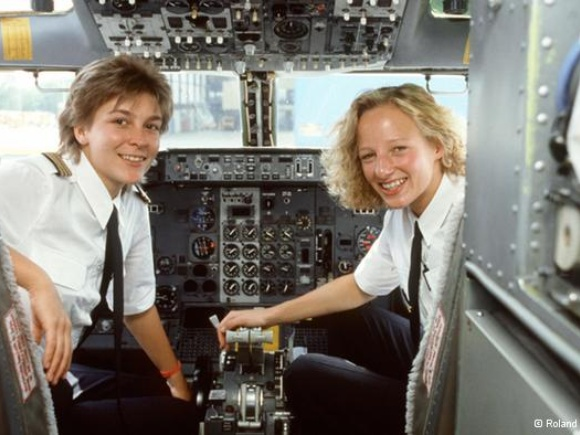 Lufthansa starts campaign to lure more female pilots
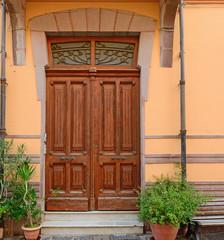 old door in Bosa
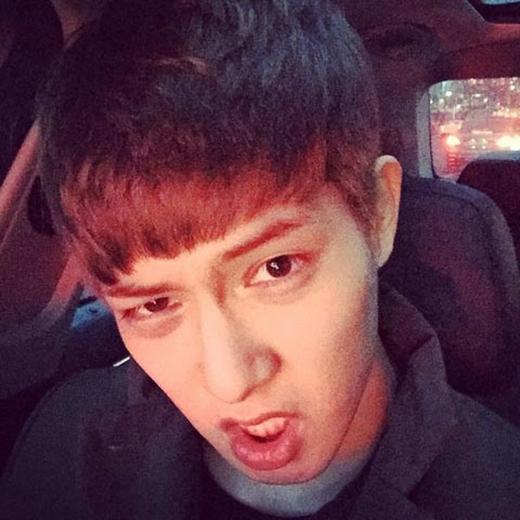 Jonghyun (CN Blue) làm mặt khó đỡ trong khi lưu thông trên đường, anh chàng tỏ vẻ khó chịu và viết: Kẹt xe quá đi.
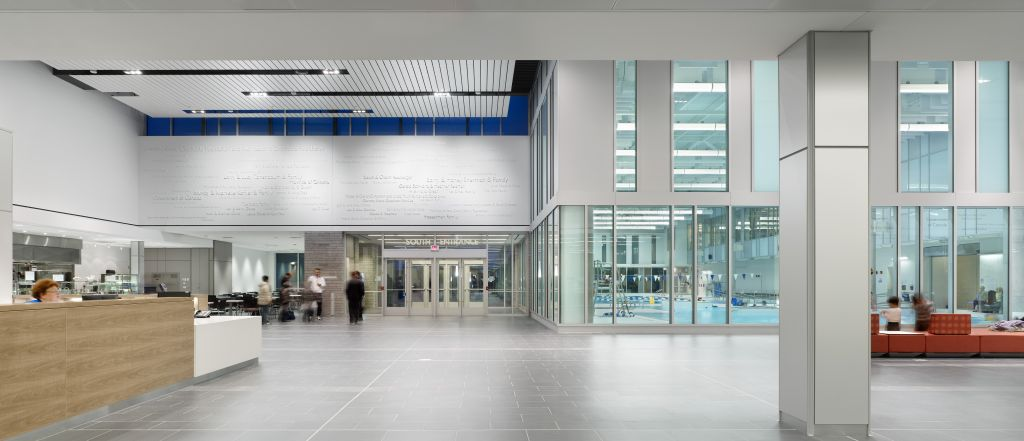 An interior pedestrian walkway was designed to model urban 'streets' and allows visitors to walk north to south, and east to west within the facility. Photo © Tom Arban Photography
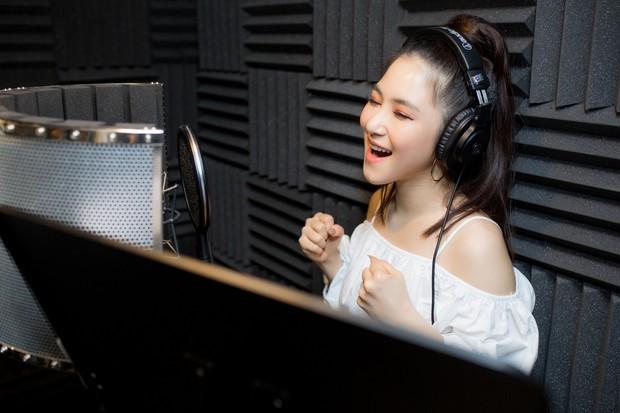 Hô hào tạm giải nghệ trong 2 năm, ai dè mới qua 5 tháng Hương Tràm đã rùm beng tung teaser cho màn tái xuất với ca khúc mới - Ảnh 3.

Task details:
After removing the pictures, transcribe the listing above exactly.

Result of the exercise:
 Lufthansa starts campaign to lure more female pilots
 old door in Bosa
 Jonghyun (CN Blue) làm mặt khó đỡ trong khi lưu thông trên đường, anh chàng tỏ vẻ khó chịu và viết: Kẹt xe quá đi.
 An interior pedestrian walkway was designed to model urban 'streets' and allows visitors to walk north to south, and east to west within the facility. Photo © Tom Arban Photography
 Hô hào tạm giải nghệ trong 2 năm, ai dè mới qua 5 tháng Hương Tràm đã rùm beng tung teaser cho màn tái xuất với ca khúc mới - Ảnh 3.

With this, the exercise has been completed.